### Task brief
Go through the records and transcribe them exactly, passing over any picture.

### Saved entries
◆ ◆ ◆ ◆

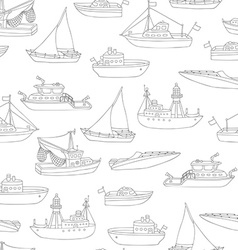 Seamless pencil nautical pattern vector
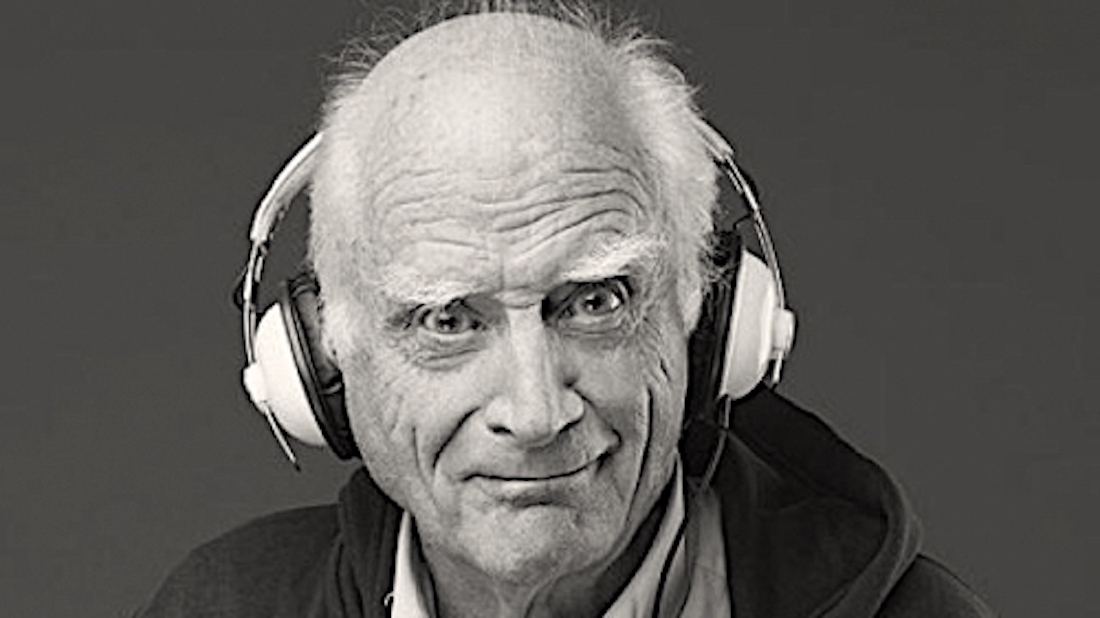 Image result for Michel Serres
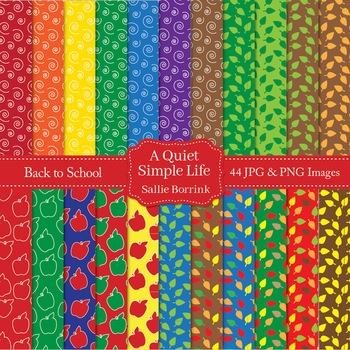 Back to School and Fall Digital Papers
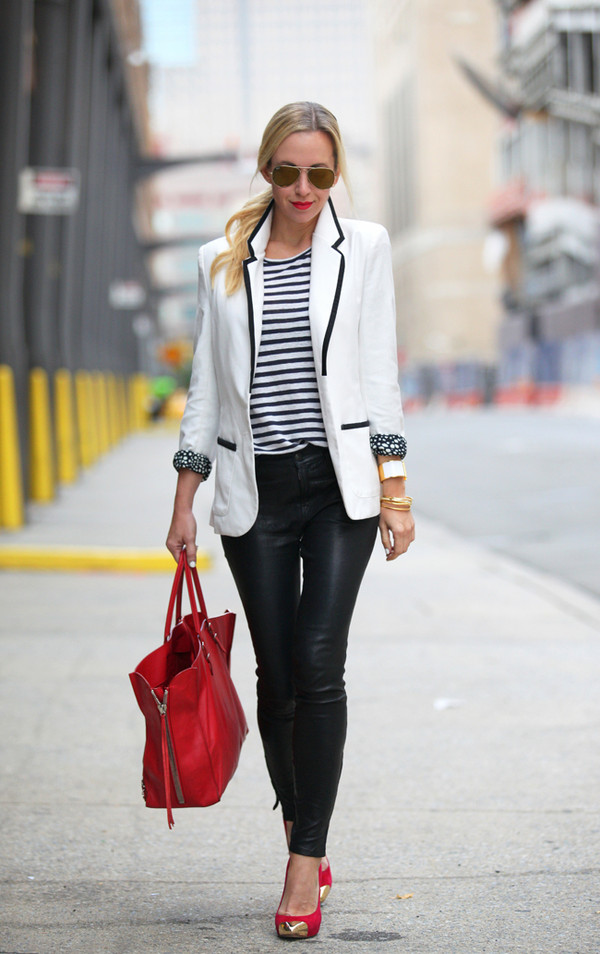 brooklyn blonde jacket pants t-shirt shoes bag jewels sunglasses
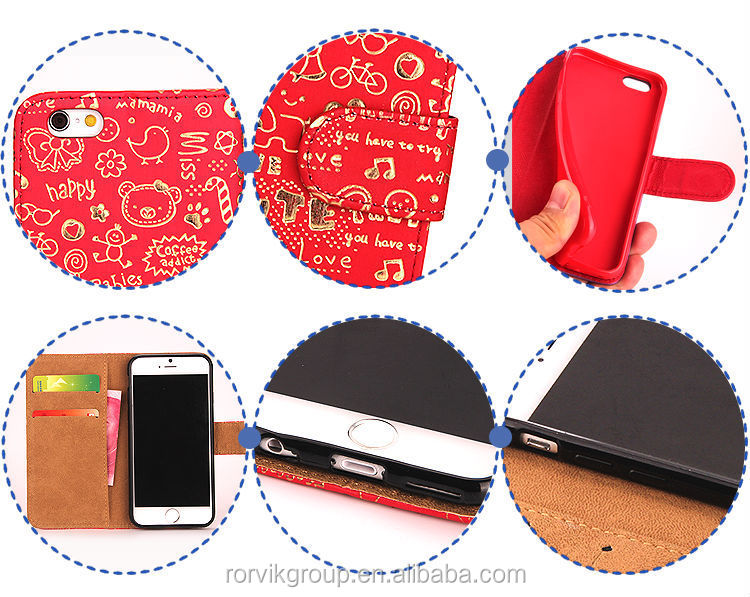 wallet mobile phone cover hot selling products for apple,with card slot leather case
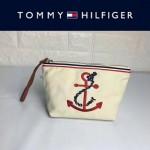 TOMMY HlLFlGER-0011-2 輕便實用小巧女士刺繡帆布手拎包手拿包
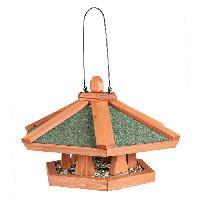 Nichoir - Nid NATURA Mangeoire suspendue pour oiseaux 42 x 24 cm naturel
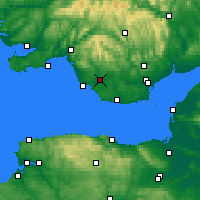Nearby Forecast Locations - Bridgend - Map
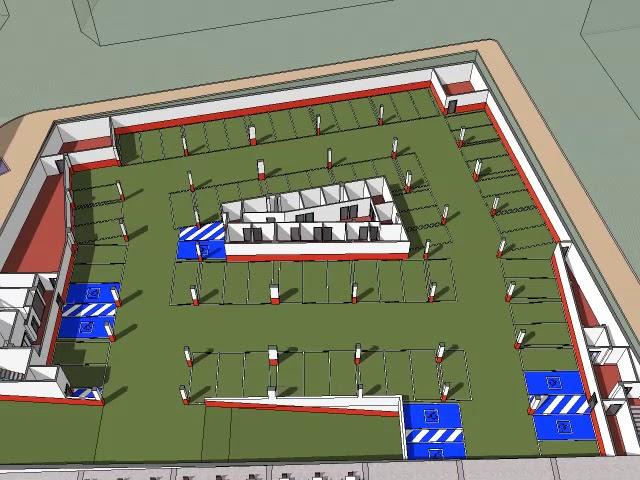 Así será el nuevo edificio Victoria Adrados de Salamanca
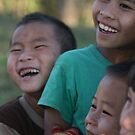 Lahu Kids by randomness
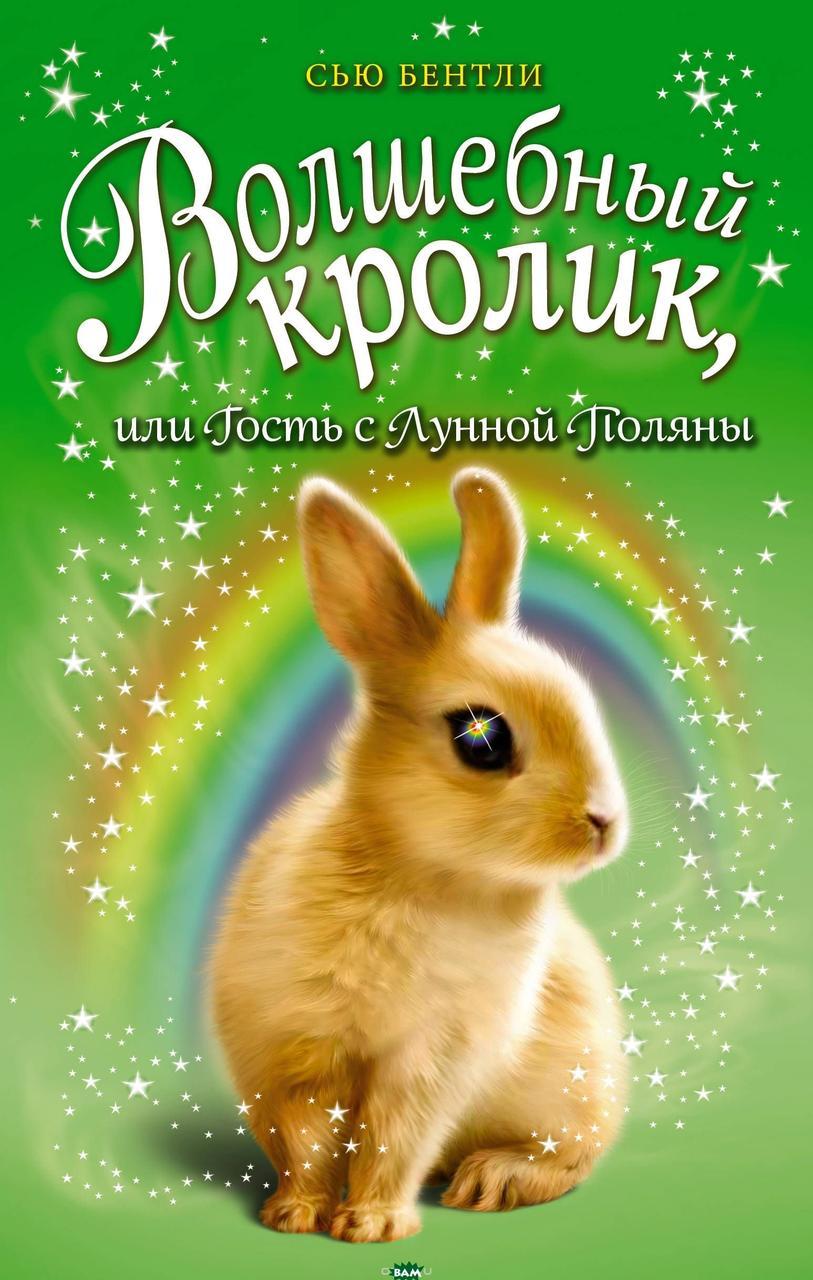 Бентли Сью Волшебный кролик, или Гость с Лунной Поляны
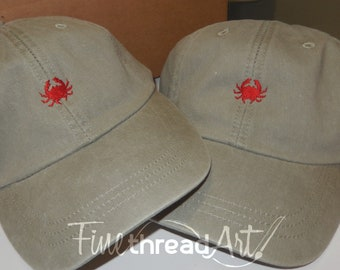ADULT or KIDS Size Crab Mini Design Baseball Cap Hat Leather Strap Nautical Beach Lake Cruise Coast Vacation Crabbing Boil Boat Low Country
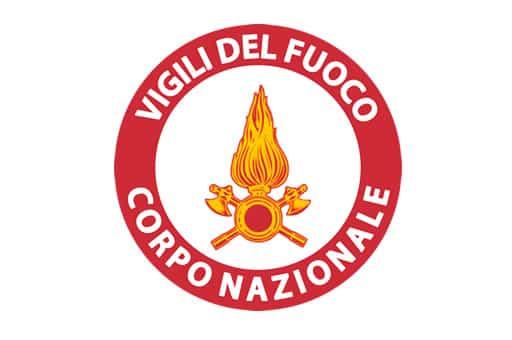 vigili del fuoco convenzione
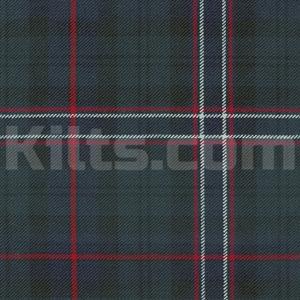 Scotland's National Mod MM 13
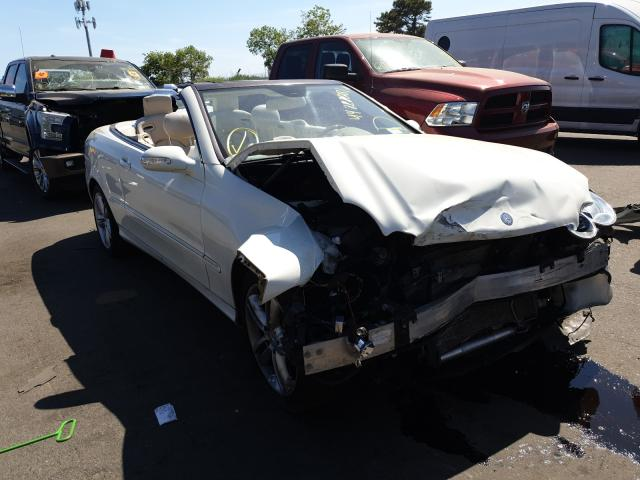 Salvage cars for sale from Copart Brookhaven, NY: 2007 Mercedes-Benz CLK 350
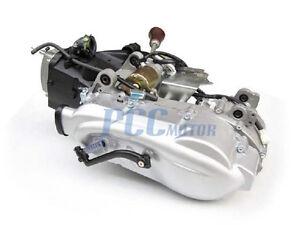 Details about 150CC GY6 ATV GO-KART ENGINE MOTOR BUILT-IN REVERSE H  150R-BASIC EN31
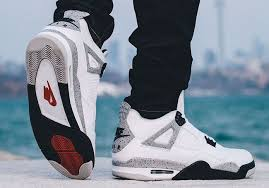 jordan 4 retro. nike air jordan 4 white cement 2016 retro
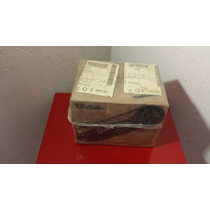 Caja De 12 Botellas De Aluminio Edición Exclusiva Bohemia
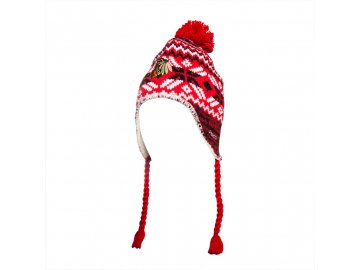 Kulich Chicago Blackhawks Tassle w/pom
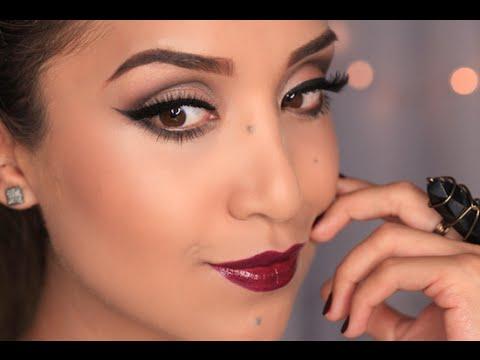 Full Glam Fall Makeup Tutorial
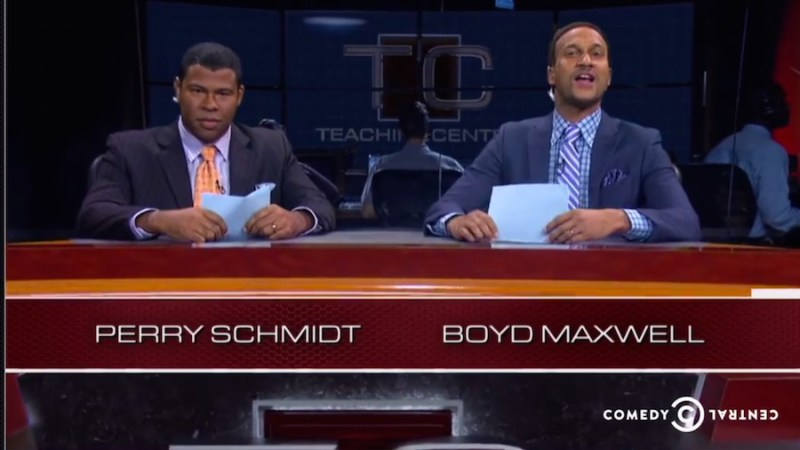 Let's Hope Key & Peele Are Psychic!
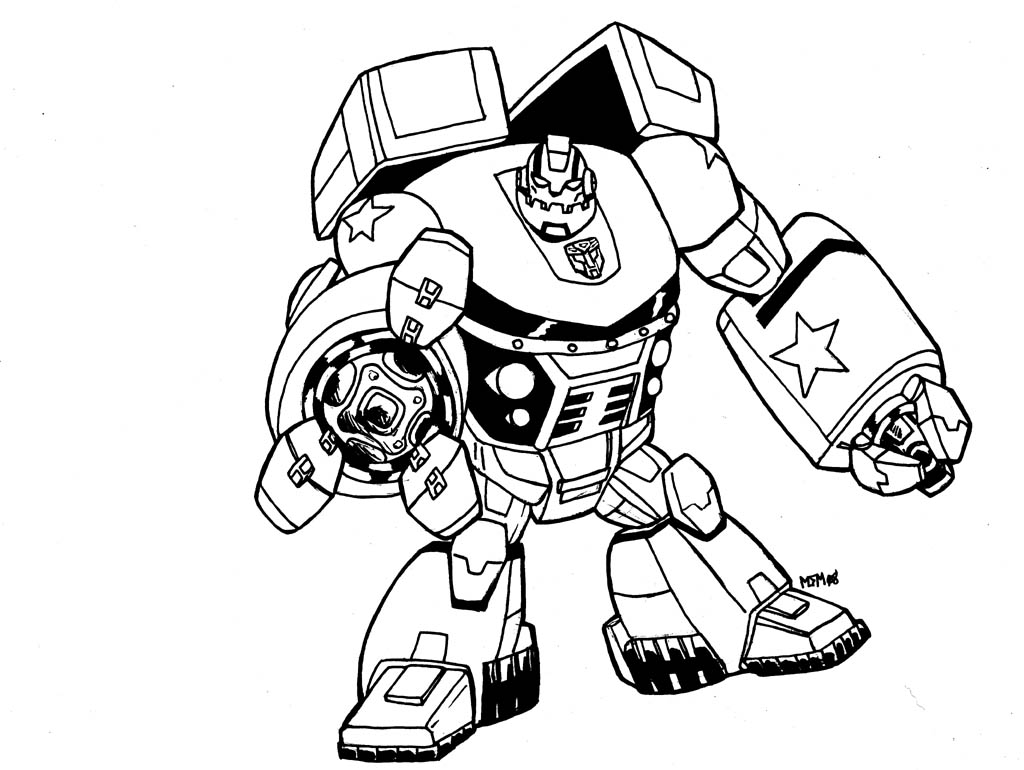 Transformers Coloring Pages Free Download Best Transformers - Ironhide-coloring-pages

◆ ◆ ◆ ◆

### Output of the exercise
 Seamless pencil nautical pattern vector
 Image result for Michel Serres
 Back to School and Fall Digital Papers
 brooklyn blonde jacket pants t-shirt shoes bag jewels sunglasses
 wallet mobile phone cover hot selling products for apple,with card slot leather case
 TOMMY HlLFlGER-0011-2 輕便實用小巧女士刺繡帆布手拎包手拿包
 Nichoir - Nid NATURA Mangeoire suspendue pour oiseaux 42 x 24 cm naturel
Nearby Forecast Locations - Bridgend - Map
 Así será el nuevo edificio Victoria Adrados de Salamanca
 Lahu Kids by randomness
 Бентли Сью Волшебный кролик, или Гость с Лунной Поляны
ADULT or KIDS Size Crab Mini Design Baseball Cap Hat Leather Strap Nautical Beach Lake Cruise Coast Vacation Crabbing Boil Boat Low Country
 vigili del fuoco convenzione
 Scotland's National Mod MM 13
 Salvage cars for sale from Copart Brookhaven, NY: 2007 Mercedes-Benz CLK 350
 Details about 150CC GY6 ATV GO-KART ENGINE MOTOR BUILT-IN REVERSE H  150R-BASIC EN31
 jordan 4 retro. nike air jordan 4 white cement 2016 retro
 Caja De 12 Botellas De Aluminio Edición Exclusiva Bohemia
 Kulich Chicago Blackhawks Tassle w/pom
 Full Glam Fall Makeup Tutorial
 Let's Hope Key & Peele Are Psychic!
 Transformers Coloring Pages Free Download Best Transformers - Ironhide-coloring-pages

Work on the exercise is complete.